Exercise: Pick out each line in the records below that contains the word "seat", and copy those lines.

Extracted entries:
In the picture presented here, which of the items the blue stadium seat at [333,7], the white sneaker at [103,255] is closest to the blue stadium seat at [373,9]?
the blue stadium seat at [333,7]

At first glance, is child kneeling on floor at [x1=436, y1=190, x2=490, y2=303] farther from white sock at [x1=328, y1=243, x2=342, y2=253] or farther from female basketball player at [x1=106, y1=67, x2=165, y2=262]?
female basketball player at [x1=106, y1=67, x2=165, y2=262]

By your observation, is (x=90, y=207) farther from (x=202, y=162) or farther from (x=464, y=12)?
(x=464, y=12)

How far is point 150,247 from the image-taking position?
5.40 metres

--

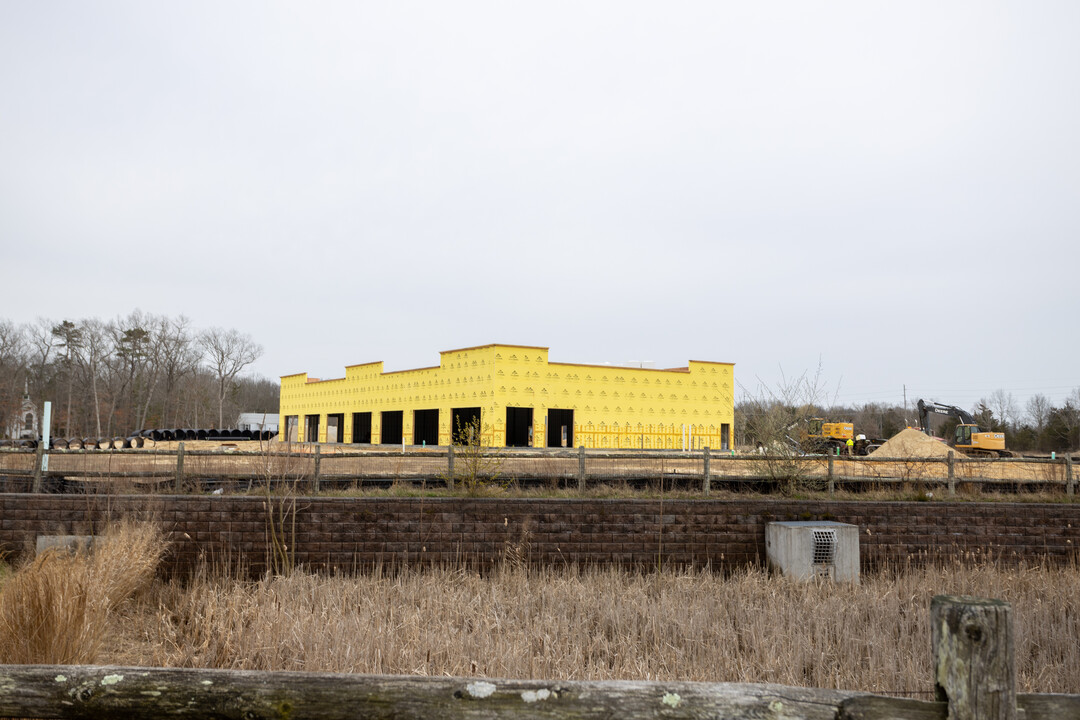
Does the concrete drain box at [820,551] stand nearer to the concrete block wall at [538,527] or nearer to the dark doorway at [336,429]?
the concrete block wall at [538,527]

...

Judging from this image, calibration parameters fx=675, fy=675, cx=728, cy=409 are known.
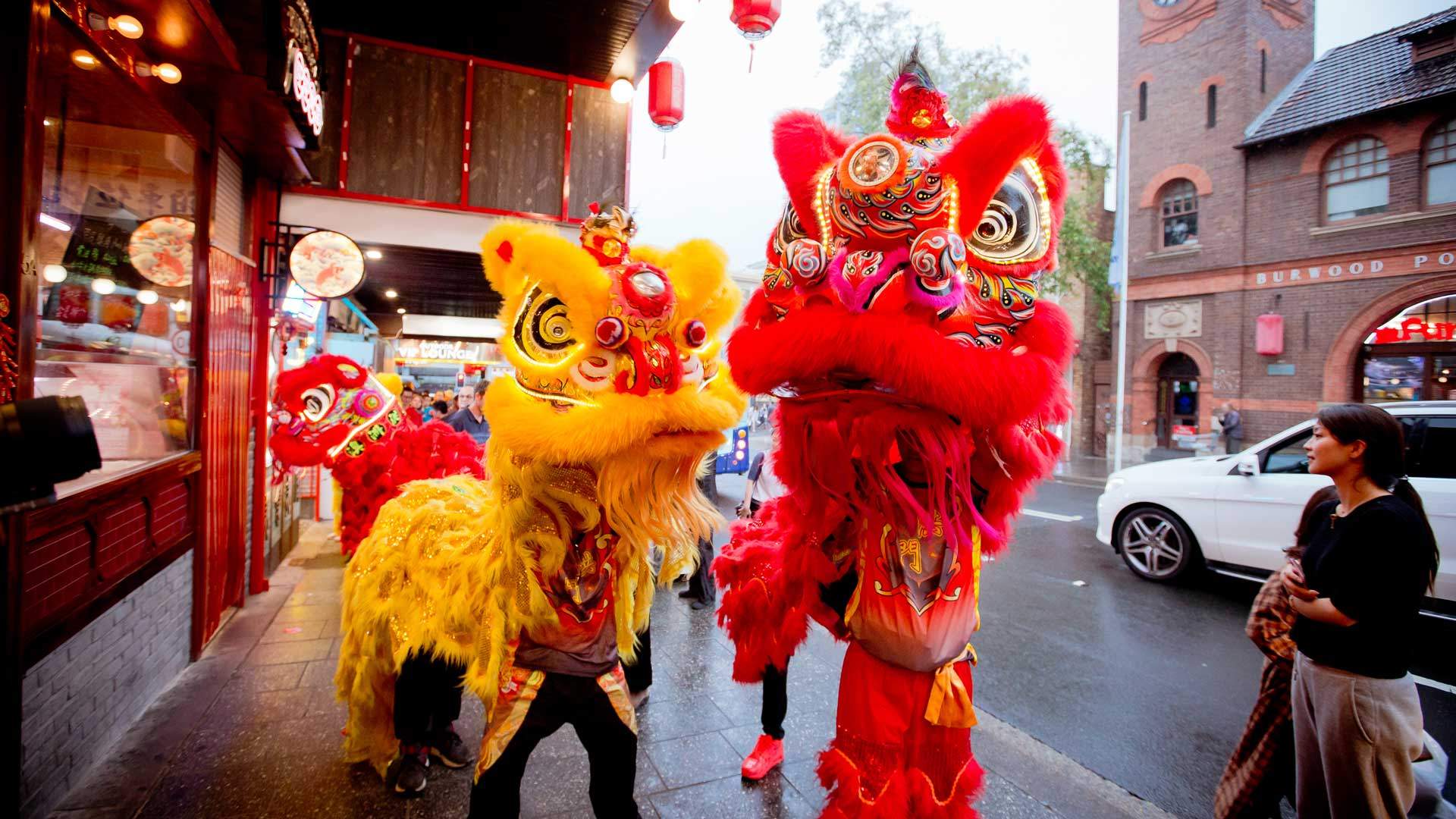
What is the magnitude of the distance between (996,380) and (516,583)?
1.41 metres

The answer:
In the picture presented here, which of the items the blue stadium seat at [333,7], the white sneaker at [103,255] is closest to the blue stadium seat at [373,9]?
the blue stadium seat at [333,7]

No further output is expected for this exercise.